Re: [PATCH RFC] fs/buffer: fix use-after-free when call bh_read() helper

Matthew Wilcox <willy@xxxxxxxxxxxxx> · Mon, 11 Aug 2025 16:21:26 +0100

On Mon, Aug 11, 2025 at 10:18:30PM +0800, Ye Bin wrote:
> From: Ye Bin <yebin10@xxxxxxxxxx>
> 
> There's issue as follows:
> BUG: KASAN: stack-out-of-bounds in end_buffer_read_sync+0xe3/0x110
> Read of size 8 at addr ffffc9000168f7f8 by task swapper/3/0
> CPU: 3 UID: 0 PID: 0 Comm: swapper/3 Not tainted 6.16.0-862.14.0.6.x86_64
> Hardware name: QEMU Standard PC (i440FX + PIIX, 1996)
> Call Trace:
>  <IRQ>
>  dump_stack_lvl+0x55/0x70
>  print_address_description.constprop.0+0x2c/0x390
>  print_report+0xb4/0x270
>  kasan_report+0xb8/0xf0
>  end_buffer_read_sync+0xe3/0x110
>  end_bio_bh_io_sync+0x56/0x80
>  blk_update_request+0x30a/0x720
>  scsi_end_request+0x51/0x2b0
>  scsi_io_completion+0xe3/0x480
>  ? scsi_device_unbusy+0x11e/0x160
>  blk_complete_reqs+0x7b/0x90
>  handle_softirqs+0xef/0x370
>  irq_exit_rcu+0xa5/0xd0
>  sysvec_apic_timer_interrupt+0x6e/0x90
>  </IRQ>
> 
>  Above issue happens when do ntfs3 filesystem mount, issue may happens
>  as follows:
>            mount                            IRQ
> ntfs_fill_super
>   read_cache_page
>     do_read_cache_folio
>       filemap_read_folio
>         mpage_read_folio
> 	 do_mpage_readpage
> 	  ntfs_get_block_vbo
> 	   bh_read
> 	     submit_bh
> 	     wait_on_buffer(bh);
> 	                            blk_complete_reqs
> 				     scsi_io_completion
> 				      scsi_end_request
> 				       blk_update_request
> 				        end_bio_bh_io_sync
> 					 end_buffer_read_sync
> 					  __end_buffer_read_notouch
> 					   unlock_buffer
> 
>             wait_on_buffer(bh);--> return will return to caller
> 
> 					  put_bh
> 					    --> trigger stack-out-of-bounds
> In the mpage_read_folio() function, the stack variable 'map_bh' is
> passed to ntfs_get_block_vbo().
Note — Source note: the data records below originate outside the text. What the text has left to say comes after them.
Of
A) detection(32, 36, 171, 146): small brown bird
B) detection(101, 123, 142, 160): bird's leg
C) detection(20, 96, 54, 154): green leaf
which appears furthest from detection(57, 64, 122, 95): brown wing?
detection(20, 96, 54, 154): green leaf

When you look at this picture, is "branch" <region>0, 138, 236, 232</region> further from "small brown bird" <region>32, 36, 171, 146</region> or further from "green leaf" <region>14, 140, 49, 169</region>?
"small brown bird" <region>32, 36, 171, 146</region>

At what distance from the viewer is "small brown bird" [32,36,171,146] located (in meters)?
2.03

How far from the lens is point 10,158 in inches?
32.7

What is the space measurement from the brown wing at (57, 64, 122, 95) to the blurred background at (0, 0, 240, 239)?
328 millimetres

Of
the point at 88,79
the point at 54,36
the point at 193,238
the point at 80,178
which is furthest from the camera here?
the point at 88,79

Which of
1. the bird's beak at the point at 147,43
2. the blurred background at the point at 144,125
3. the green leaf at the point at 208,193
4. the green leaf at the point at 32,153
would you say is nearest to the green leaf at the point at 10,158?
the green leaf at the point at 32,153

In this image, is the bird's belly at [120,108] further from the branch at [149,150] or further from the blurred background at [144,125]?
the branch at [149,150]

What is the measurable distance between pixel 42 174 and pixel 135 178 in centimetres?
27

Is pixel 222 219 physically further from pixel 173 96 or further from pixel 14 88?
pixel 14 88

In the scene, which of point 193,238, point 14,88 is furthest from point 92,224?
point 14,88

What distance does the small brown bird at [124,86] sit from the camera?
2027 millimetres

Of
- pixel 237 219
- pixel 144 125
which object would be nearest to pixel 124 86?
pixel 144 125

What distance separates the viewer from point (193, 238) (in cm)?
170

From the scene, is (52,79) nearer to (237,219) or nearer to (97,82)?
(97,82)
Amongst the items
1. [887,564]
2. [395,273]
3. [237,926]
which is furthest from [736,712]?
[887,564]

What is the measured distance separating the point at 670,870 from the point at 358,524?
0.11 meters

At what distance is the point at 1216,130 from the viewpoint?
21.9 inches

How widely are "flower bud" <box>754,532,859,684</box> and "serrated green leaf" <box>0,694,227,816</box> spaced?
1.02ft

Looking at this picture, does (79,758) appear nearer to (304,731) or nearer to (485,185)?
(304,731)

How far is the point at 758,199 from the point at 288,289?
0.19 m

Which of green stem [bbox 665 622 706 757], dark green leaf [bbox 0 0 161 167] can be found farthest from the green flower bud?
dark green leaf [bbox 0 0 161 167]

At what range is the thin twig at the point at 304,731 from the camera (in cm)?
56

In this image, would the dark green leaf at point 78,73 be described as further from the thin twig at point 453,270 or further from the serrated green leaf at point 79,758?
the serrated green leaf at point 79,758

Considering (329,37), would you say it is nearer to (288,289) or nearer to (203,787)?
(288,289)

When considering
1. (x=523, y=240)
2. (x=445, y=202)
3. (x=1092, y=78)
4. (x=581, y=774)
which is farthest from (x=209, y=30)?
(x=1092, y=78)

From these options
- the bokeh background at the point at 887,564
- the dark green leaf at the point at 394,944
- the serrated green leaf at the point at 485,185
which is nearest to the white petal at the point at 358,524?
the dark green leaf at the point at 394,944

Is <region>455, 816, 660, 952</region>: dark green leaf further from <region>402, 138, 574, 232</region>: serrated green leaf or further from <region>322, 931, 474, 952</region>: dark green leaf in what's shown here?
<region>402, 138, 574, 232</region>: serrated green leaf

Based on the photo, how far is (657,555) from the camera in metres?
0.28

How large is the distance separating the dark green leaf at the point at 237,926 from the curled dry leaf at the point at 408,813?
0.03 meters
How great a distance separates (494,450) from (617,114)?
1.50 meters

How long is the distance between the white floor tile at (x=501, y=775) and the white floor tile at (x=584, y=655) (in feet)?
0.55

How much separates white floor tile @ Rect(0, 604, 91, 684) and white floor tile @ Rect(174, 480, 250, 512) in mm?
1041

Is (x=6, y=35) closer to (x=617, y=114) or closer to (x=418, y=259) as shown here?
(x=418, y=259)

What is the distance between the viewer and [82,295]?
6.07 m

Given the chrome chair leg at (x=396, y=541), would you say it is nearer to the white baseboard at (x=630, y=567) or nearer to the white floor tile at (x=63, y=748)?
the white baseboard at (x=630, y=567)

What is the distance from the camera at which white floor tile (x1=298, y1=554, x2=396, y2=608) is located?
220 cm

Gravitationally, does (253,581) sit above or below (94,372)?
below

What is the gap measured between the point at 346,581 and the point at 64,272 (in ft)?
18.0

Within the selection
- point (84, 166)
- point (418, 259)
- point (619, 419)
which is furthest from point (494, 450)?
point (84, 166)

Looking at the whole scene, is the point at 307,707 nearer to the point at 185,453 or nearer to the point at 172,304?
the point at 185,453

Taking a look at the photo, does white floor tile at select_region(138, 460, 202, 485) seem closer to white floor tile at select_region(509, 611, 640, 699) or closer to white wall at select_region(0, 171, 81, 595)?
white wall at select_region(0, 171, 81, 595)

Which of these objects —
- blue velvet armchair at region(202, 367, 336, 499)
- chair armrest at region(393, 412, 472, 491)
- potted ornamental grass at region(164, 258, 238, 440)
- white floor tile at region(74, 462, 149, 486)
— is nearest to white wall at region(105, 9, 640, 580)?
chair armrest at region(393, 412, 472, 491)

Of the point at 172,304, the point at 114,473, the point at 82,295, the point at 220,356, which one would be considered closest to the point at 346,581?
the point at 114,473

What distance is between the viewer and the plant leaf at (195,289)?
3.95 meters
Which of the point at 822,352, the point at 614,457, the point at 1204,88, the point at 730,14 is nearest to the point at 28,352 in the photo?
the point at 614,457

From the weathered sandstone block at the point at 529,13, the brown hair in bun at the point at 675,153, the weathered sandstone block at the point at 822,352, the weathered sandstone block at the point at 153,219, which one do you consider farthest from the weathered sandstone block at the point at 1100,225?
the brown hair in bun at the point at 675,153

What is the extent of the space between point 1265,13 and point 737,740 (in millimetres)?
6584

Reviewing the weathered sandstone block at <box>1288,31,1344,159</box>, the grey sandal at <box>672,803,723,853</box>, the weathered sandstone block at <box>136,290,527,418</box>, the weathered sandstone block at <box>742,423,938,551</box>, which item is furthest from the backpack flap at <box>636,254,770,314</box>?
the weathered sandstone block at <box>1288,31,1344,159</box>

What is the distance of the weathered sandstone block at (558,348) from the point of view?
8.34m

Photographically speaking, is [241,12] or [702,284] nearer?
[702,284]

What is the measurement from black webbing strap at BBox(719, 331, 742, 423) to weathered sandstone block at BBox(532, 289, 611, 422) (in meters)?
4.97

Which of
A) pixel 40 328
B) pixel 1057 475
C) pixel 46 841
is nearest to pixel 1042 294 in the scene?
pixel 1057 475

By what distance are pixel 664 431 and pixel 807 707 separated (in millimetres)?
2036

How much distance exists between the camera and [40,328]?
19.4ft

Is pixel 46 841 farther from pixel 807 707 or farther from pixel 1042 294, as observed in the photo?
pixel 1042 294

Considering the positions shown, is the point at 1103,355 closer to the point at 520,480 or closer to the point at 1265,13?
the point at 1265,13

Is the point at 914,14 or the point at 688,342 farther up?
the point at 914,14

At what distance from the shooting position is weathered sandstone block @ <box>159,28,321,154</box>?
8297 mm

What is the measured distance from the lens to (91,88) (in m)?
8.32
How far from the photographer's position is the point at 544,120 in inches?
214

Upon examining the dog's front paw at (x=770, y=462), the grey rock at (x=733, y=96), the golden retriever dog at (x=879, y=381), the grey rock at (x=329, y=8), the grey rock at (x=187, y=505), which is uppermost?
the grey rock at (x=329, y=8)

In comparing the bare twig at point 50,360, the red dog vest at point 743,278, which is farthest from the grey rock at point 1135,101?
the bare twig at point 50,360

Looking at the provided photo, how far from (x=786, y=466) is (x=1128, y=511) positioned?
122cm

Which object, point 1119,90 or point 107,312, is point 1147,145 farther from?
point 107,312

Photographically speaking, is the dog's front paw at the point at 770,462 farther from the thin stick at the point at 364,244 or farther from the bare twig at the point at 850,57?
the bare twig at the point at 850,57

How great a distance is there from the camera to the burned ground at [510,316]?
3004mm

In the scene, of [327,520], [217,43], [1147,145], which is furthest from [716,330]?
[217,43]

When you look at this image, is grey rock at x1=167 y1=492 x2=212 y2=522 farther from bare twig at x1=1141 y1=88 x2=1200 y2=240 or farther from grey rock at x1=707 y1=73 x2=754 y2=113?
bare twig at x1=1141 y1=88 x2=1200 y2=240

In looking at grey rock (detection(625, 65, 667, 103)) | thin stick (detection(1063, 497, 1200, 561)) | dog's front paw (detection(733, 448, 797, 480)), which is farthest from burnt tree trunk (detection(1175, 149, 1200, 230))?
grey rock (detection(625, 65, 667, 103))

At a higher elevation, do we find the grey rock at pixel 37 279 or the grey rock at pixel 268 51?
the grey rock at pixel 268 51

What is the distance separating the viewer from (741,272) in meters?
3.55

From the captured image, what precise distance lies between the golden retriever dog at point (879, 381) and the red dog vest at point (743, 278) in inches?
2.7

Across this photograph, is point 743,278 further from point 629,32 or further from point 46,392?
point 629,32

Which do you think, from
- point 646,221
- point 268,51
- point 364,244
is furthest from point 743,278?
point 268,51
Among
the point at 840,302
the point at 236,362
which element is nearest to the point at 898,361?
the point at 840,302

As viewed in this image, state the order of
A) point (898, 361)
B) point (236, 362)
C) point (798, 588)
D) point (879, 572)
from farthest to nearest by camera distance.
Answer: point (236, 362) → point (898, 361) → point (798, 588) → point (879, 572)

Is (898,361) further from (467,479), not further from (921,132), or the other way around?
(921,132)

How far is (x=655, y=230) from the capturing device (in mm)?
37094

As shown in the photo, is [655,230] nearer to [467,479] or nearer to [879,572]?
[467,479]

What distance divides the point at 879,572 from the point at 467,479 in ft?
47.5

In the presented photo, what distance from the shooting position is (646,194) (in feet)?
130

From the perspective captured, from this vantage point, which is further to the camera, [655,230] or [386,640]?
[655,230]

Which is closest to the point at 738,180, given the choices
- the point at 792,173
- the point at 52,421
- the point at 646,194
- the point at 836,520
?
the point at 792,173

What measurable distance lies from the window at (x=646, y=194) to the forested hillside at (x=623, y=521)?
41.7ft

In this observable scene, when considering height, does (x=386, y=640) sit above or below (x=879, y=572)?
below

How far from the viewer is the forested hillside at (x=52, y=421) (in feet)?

Once unlock_buffer() unlocks and
> wait_on_buffer() returns to continue processing, the stack variable
> is likely to be reclaimed. Consequently, during the end_buffer_read_sync()
> process, calling put_bh() may result in stack overrun.

All good to here.

> If it is not a stack variable, since the reference count of the
> buffer_head is released after unlocking, it cannot be released during
> drop_buffers. This poses a risk of buffer_head leakage.
> To solve above issue first call put_bh() before unlock_buffer. This
> should be safe because during the release, discard_buffer() will call
> lock_buffer().

I find this part of the explanation hard to follow and I thought there
was a mistake here.  However after tracing through what would happen in
gfs2_metapath_ra() and __ext4_sb_bread_gfp(), I don't see a problem.

So here's a replacement paragraph:

If the bh is not allocated on the stack, it belongs to a folio.  Freeing a
buffer head which belongs to a folio is done by drop_buffers() which
will fail to free buffers which are still locked.  So it is safe to call
put_bh() before __end_buffer_read_notouch().

Reviewed-by: Matthew Wilcox (Oracle) <willy@xxxxxxxxxxxxx>

I'll also note that we have a bunch of weird corruptions with ntfs3
and this might explain them.  Also this isn't really an ntfs3 bug,
but ntfs3 might be the only in-tree filesystem which happens to use
map_bh like this.  It's bad for performance to do it this way, but
if all you're trying to do is get a working filesystem, this is a
simple way to do things.

> Fixes: 1da177e4c3f4 ("Linux-2.6.12-rc2")
> Signed-off-by: Ye Bin <yebin10@xxxxxxxxxx>
> ---
>  fs/buffer.c | 2 +-
>  1 file changed, 1 insertion(+), 1 deletion(-)
> 
> diff --git a/fs/buffer.c b/fs/buffer.c
> index ead4dc85debd..6a8752f7bbed 100644
> --- a/fs/buffer.c
> +++ b/fs/buffer.c
> @@ -157,8 +157,8 @@ static void __end_buffer_read_notouch(struct buffer_head *bh, int uptodate)
>   */
>  void end_buffer_read_sync(struct buffer_head *bh, int uptodate)
>  {
> -	__end_buffer_read_notouch(bh, uptodate);
>  	put_bh(bh);
> +	__end_buffer_read_notouch(bh, uptodate);
>  }
>  EXPORT_SYMBOL(end_buffer_read_sync);
>  
> -- 
> 2.34.1
> 
>